Dans un communiqué, la CGT a vilipendé une mesure « largement insuffisante », estimant la perte de pouvoir d'achat à 16% depuis 2010. Quelle a été l’évolution des salaires des fonctionnaires ces dernières années ? Comment se compare-t-elle à celle des salariés du privé ?

Plus que de la défense des travailleurs, la CGT s'occupe de combat politique et de lutte des classes. Il aurait donc été surprenant qu'elle se montre satisfaite. Ses revendications sont par ailleurs irréalistes et il ne faut pas les prendre en compte pour évaluer les mesures gouvernementales. On peut en revanche signaler que le salaire des fonctionnaires a été revalorisé de 3,5% en juillet 2022 et de 1,5% cette même année au titre des augmentations individuelles. Sur un temps plus long, le point d'indice est passé de 5,1€ en 2002 à 5,8€ en 2022, soit une augmentation de près de 14%. Ajoutez-y les 1,5% qui viennent d'être annoncés, vous tutoyez les fameux 16% annoncés par la CGT. 

A côté de cela, les salaires du privé n'atteignent jamais 1,5% d'évolution sur une année, si vous considérez les salaires moyens et les évolutions en euros constants. Toutefois, la comparaison est difficile : les postes ne sont pas les mêmes entre le privé et le public, les disparités sont beaucoup plus importantes dans le privé et surtout, l'Etat a moins d'influence sur les rémunérations. Il n'y a donc pas d'homogénéité.

Dans quelle mesure l’inflation impacte différemment les fonctionnaires et les salariés du privé ? Qui sont les gagnants, qui sont les perdants ?

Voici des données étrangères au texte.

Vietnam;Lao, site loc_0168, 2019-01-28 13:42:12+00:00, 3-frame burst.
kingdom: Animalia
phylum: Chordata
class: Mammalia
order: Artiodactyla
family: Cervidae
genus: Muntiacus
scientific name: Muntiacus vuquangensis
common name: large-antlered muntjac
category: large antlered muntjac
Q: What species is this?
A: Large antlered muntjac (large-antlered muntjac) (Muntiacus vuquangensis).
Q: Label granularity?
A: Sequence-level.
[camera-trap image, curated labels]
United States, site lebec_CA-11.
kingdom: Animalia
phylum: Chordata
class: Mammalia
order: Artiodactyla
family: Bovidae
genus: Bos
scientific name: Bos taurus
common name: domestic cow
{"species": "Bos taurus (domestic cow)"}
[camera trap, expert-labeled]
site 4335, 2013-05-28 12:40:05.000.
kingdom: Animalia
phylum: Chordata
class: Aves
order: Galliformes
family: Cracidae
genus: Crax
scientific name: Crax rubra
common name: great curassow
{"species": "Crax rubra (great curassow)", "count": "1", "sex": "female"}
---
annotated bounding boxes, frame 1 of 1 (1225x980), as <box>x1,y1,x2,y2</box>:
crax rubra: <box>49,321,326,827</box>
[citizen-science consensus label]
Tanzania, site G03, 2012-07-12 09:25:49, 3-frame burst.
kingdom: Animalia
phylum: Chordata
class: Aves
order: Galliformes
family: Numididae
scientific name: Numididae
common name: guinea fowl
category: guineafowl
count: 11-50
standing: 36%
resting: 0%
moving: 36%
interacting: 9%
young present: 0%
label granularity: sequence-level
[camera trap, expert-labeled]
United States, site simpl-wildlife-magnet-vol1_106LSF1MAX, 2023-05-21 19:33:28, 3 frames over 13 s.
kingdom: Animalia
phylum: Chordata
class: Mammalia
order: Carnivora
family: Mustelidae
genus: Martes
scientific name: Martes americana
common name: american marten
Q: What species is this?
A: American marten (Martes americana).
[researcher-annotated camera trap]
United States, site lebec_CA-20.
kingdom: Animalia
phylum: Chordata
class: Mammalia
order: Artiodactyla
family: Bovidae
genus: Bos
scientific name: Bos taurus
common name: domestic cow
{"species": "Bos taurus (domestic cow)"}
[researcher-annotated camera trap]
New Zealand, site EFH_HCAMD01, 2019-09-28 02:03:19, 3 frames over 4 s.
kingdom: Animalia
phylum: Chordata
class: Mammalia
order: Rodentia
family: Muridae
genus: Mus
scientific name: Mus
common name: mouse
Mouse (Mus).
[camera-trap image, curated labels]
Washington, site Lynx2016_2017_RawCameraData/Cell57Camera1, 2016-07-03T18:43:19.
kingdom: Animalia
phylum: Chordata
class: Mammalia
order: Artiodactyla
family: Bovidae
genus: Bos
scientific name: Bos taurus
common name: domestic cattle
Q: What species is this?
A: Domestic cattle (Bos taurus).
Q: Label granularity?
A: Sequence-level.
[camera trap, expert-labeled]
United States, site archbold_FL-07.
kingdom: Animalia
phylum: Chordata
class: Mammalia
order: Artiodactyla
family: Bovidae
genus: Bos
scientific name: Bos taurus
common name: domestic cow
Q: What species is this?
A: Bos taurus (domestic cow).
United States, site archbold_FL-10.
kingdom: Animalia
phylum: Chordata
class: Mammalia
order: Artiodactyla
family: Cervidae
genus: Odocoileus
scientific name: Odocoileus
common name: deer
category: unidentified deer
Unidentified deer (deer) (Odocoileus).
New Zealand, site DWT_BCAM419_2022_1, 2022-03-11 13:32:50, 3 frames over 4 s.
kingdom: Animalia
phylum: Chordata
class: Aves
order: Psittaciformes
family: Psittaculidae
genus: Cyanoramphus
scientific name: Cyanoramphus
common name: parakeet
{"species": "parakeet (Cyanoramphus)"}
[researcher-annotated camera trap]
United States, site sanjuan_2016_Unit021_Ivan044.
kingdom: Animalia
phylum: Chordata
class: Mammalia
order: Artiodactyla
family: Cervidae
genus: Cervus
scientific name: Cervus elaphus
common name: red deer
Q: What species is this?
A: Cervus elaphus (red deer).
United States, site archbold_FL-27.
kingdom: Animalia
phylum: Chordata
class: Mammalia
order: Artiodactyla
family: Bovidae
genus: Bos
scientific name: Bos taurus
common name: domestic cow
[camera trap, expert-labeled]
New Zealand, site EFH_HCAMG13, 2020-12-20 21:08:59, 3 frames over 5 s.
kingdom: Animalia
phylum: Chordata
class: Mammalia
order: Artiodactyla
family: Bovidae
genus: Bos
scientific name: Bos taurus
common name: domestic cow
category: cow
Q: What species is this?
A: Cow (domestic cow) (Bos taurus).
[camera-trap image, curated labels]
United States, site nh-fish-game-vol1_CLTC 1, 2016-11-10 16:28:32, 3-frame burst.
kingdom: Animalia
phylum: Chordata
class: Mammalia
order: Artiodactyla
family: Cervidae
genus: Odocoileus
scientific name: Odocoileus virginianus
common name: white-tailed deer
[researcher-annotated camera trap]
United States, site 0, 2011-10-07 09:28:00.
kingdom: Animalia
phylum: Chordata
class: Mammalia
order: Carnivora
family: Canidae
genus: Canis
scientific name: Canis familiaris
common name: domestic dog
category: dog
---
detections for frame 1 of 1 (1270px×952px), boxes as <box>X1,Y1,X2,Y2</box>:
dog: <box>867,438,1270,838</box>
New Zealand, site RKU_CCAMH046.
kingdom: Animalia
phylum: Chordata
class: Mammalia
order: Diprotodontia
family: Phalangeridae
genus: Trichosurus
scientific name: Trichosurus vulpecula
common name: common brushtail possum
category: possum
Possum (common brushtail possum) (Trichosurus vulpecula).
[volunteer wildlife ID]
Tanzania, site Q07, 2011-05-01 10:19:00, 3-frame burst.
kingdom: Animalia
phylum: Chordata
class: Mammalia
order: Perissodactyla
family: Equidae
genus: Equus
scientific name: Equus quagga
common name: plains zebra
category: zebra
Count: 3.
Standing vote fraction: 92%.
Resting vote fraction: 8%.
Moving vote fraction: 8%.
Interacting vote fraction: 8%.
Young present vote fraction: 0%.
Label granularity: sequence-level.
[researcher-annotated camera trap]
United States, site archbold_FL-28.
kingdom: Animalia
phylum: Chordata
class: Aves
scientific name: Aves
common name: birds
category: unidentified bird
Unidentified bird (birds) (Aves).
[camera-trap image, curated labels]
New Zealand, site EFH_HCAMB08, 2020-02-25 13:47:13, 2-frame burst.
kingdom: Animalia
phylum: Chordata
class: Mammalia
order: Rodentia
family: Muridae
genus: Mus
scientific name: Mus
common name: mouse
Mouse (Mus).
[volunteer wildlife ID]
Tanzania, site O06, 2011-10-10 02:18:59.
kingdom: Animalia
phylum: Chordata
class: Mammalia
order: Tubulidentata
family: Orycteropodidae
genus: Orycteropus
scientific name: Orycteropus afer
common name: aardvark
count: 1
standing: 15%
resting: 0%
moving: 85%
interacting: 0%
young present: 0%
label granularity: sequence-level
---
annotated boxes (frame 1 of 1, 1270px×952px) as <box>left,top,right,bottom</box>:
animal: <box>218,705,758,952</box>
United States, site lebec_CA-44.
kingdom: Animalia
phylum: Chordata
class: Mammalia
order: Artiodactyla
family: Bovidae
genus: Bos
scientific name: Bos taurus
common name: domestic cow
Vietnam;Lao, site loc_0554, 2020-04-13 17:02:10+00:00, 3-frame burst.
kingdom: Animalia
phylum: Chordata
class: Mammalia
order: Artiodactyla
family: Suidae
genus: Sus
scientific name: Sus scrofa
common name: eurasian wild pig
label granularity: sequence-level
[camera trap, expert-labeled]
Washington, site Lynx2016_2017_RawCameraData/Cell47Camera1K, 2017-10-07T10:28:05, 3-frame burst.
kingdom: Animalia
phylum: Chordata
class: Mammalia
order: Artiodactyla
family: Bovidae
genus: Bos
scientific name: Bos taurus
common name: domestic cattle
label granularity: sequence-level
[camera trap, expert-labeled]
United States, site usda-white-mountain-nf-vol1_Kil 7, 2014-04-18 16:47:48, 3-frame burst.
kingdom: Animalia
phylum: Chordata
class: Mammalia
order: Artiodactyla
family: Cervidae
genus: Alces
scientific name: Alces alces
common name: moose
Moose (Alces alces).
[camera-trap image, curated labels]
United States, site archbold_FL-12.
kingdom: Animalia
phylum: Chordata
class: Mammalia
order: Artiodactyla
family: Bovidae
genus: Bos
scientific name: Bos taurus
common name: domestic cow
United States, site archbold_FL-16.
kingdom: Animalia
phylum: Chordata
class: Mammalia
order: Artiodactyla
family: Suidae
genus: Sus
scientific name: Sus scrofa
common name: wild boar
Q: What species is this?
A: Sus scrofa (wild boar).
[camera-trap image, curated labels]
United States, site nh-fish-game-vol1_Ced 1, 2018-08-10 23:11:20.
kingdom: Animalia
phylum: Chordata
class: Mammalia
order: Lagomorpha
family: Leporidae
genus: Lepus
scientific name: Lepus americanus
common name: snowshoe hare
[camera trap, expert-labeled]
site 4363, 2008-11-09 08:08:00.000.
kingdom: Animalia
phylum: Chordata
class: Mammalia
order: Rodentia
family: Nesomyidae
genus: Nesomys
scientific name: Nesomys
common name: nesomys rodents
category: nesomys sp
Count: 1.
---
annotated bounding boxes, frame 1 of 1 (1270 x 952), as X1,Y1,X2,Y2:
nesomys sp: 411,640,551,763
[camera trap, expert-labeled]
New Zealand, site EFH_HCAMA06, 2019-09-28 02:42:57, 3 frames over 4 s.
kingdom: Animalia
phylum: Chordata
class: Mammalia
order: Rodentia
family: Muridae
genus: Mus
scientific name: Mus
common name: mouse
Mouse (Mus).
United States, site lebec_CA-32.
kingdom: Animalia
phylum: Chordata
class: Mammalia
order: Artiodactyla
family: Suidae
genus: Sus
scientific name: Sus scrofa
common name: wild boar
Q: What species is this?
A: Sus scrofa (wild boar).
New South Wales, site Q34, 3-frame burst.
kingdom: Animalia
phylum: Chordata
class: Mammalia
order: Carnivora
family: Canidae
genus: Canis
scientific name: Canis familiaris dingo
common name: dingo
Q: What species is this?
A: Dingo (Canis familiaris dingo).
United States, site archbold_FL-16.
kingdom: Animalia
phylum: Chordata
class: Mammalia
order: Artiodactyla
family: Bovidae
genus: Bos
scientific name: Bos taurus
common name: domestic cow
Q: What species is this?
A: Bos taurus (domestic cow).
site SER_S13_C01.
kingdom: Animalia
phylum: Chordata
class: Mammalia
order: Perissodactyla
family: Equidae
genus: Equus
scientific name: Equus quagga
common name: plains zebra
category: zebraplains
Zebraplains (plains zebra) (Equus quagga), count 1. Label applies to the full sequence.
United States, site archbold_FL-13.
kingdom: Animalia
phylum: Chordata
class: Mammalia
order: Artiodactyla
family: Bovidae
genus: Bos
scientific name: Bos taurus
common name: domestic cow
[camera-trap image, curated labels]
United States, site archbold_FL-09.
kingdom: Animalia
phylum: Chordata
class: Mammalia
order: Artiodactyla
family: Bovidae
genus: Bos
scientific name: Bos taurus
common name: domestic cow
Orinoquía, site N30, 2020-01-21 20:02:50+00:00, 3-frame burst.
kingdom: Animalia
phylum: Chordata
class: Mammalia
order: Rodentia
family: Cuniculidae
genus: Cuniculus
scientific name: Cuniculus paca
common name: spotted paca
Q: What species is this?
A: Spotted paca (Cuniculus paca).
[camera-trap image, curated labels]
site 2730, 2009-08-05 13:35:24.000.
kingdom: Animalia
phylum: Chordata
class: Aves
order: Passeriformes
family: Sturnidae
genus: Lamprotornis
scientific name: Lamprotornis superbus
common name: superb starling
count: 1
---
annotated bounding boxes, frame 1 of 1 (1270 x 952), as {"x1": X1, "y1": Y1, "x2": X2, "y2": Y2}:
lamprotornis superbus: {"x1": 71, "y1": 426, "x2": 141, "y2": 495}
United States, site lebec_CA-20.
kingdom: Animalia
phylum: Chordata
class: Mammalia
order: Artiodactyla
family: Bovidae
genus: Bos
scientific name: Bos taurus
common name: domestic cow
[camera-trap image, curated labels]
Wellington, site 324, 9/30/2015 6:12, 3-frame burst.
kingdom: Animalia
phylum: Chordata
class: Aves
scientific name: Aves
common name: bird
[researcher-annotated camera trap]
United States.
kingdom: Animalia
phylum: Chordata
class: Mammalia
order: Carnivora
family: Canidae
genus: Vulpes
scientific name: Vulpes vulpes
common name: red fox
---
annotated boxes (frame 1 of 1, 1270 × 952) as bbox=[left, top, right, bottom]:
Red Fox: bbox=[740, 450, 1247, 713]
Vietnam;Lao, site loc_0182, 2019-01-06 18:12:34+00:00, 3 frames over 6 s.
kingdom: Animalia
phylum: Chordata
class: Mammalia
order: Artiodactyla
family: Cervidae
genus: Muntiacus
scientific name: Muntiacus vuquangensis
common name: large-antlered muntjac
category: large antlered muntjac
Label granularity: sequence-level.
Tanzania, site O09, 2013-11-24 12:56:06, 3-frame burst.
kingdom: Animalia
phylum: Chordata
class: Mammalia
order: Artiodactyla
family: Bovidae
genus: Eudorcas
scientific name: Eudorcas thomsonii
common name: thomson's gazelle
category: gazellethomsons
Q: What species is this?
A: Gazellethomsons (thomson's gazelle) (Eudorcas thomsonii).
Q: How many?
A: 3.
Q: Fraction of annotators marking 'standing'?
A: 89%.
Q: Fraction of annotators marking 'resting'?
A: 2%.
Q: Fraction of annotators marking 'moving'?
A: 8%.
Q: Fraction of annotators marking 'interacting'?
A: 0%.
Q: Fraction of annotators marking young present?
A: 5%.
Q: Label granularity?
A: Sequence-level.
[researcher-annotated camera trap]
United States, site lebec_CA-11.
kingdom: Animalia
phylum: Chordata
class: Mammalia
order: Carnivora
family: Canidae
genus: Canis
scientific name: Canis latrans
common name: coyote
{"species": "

L'inflation comprise comme la hausse des prix impacte tout le monde de la même façon. En revanche, si vous considérez les difficultés de certaines entreprises à se maintenir à flots, vous comprenez que les salariés du privé peuvent perdre leur emploi à cause d'un plan social ou de la fermeture de leur entreprise, alors que les fonctionnaires ont la garantie d'un emploi à vie. 

De façon générale, il faut toujours rappeler les différents avantages du statut de fonctionnaire, systématiquement payés par le contribuable. Les retraites coûtent ainsi à l'Etat plus de deux milliards d'euros, et la note ne serait pas si difficile à réduire : les pensions sont calculées sur les six derniers mois au lieu des vingt-cinq meilleures années et les départs anticipés sont légion. Il existe des agents compétents et efficaces, personne ne le nie. Mais il en existe aussi de peu consciencieux, dangereux ou malhonnêtes, et ceux-là, on ne peut pas les renvoyer, tout juste leur trouver une voie de garage. Les contribuables méritent un service public de qualité, rendu par des agents dont la carrière puisse suivre les résultats... ou les fautes.

Primes, concernant les cadres ou non, entre fonctionnaires et salariés du privé, quels sont les éléments à prendre en compte pour avoir la vision la plus juste possible de la situation ?

Le système de primes est un composant très connu et très particulier du système de rémunération des agents de la fonction publique. Elles sont nombreuses et leur justification est parfois discutable. Citons la prime de présence de certaines collectivités locales ou la prime pour utiliser un ordinateur mise en place il y a des décennies. En 2017, un rapport de la Cour des comptes montrait que l'Etat rémunérait ses agents sur la base de quelques 1 700 textes et 5 400 règles de paie indemnitaires. La rémunération des agents de la fonction publique est donc régie par un imbroglio complètement incompréhensible qui donne bien de la peine à ceux qui voudraient rationaliser tout cela et travailler sur une vénération plus juste et plus compréhensible. Malheureusement, les primes sont une façon assez simple de conserver des privilèges et les syndicats ne sont pas forcément favorables à une simplification.